**ПОПРОБУЙТЕ САМИ**
Продолжите приведенный ниже текст об эволюционной биологии и уровнях объяснения, начав сразу после его последнего предложения.

**ПОКАЗАННЫЙ ОТРЫВОК**
>>>
Давайте сейчас к этим элементарным понятиям атомарной теории добавим принципы эволюционной биологии. На протяжении долгих периодов времени определенные типы живых систем эволюционируют определенными, весьма специфичными путями. На нашей маленькой планете типы рассматриваемых систем неизменно содержат основанные на углероде молекулы, и они также широко используют водород, азот и кислород. Пути их эволюции сложны, но основная процедура заключается в том, что конкретные свойства (token instances) этих типов причинно обусловливают появление сходных свойств. Так, после того, как исходные свойства будут уничтожены, тип или образец, который они представляют, продолжает существование в других свойствах и воспроизводится по мере того, как последующие поколения свойств сами производят другие свойства. Вариации в поверхностных чертах, фенотипах этих свойств предоставляют свойствам большие или меньшие шансы на выживание в зависимости от специфического окружения, в котором они оказываются. Те свойства, у которых большая вероятность выживания в зависимости от своего окружения, будут поэтому обладать большей вероятностью производства дальнейших, подобных им самим свойств, то есть свойств с тем же самым генотипом. И таким путем эволюционирует сам тип.

Отчасти интеллектуальная привлекательность теории эволюции, дополненной генетикой Менделя и ДНК, заключается в том, что она согласуется с той объяснительной моделью, которую мы извлекли из атомарной теории. А именно, обоснование генетических механизмов в молекулярной биологии допускает различные уровни объяснения биологических феноменов, соответствующие различным уровням объяснения физических феноменов, которые у нас имеются.
<<<
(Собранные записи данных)
>>>
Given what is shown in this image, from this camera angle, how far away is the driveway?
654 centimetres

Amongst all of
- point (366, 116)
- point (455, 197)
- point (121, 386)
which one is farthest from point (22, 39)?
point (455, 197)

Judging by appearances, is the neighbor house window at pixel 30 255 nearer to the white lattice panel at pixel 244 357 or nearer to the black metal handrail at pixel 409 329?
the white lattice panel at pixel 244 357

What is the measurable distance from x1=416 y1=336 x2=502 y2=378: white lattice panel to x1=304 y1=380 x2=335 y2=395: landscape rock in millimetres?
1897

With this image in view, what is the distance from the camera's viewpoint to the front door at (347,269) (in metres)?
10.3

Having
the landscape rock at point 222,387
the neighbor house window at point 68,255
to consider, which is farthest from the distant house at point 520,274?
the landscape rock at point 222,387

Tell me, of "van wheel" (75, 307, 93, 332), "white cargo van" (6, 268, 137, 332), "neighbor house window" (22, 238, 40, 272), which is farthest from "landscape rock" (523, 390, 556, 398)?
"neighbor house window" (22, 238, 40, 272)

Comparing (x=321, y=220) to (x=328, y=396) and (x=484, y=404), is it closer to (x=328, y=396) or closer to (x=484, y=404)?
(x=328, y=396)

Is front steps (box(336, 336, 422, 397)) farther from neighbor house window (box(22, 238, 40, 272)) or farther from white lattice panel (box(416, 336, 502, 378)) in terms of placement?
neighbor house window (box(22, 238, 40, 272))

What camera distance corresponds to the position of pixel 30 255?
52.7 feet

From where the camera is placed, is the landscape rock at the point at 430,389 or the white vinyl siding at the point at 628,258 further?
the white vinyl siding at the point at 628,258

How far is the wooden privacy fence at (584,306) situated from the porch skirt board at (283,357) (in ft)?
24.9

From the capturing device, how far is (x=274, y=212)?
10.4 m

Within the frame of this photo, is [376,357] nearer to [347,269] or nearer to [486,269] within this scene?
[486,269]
<<<
**ПОЛЕ ОТВЕТА**
Для эволюционной биологии типично наличие двух уровней исследования: “функционального” уровня, на котором мы объясняем выживание видов в терминах “всесторонней приспособленности” (“inclusive fitness”), зависящей от фенотипических свойств, присущих представителям конкретного вида, и “каузального” уровня, где мы объясняем каузальные механизмы, с помощью которых рассматриваемые свойства действительно соотносят организм с его окружением. Мы можем проиллюстрировать это на простом примере. Почему зеленые растения поворачивают свои листья к солнцу? Вот функциональное объяснение: эта особенность имеет ценность в плане выживания. Усиливая способность растения осуществлять фотосинтез, она усиливает его способность к выживанию и воспроизведению. Растение отнюдь не поворачивается к солнцу с целью выживания; скорее оно стремится к выживанию, поскольку предрасположено в любом случае поворачиваться к солнцу. Вот и каузальное объяснение: биохимическая структура растения, детерминированная его генетическим строением, причинно обусловливает выделение им гармона роста ауксина, а разнообразные концентрации ауксина, в свою очередь, обусловливают поворот листьев в направлении источника света.

Если вы соедините вместе эти два уровня объяснения, то получите следующий результат: поскольку фенотип, возникший в результате взаимодействия генотипа с окружением, обладает ценностью в плане выживания по отношению к окружению, сам генотип выживает и воспроизводится. Таковы, описанные в очень краткой форме, механизмы естественного отбора.

Организмы как продукты эволюционного процесса состоят из подсистем, называемых “клетками”, а некоторые из этих организмов развивают подсистемы нервных клеток, которые мы рассматриваем как “нервные системы”. Далее, и это решающий момент, некоторые исключительно сложные нервные системы способны причинно обусловливать и поддерживать сознательные состояния и процессы. А именно, большие соединения нервных клеток , то есть мозги, причинно обусловливают и поддерживают сознательные состояния и процессы. Мы не знаем в деталях, как именно мозги причинно обусловливают сознание, но нам известен тот факт, что это происходит в человеческих мозгах, и у нас есть исчерпывающие свидетельства, что это также происходит в мозгах многих видов животных (Griffin 1981). В настоящее время мы не знаем, насколько далеко вниз по эволюционной шкале простирается сознание.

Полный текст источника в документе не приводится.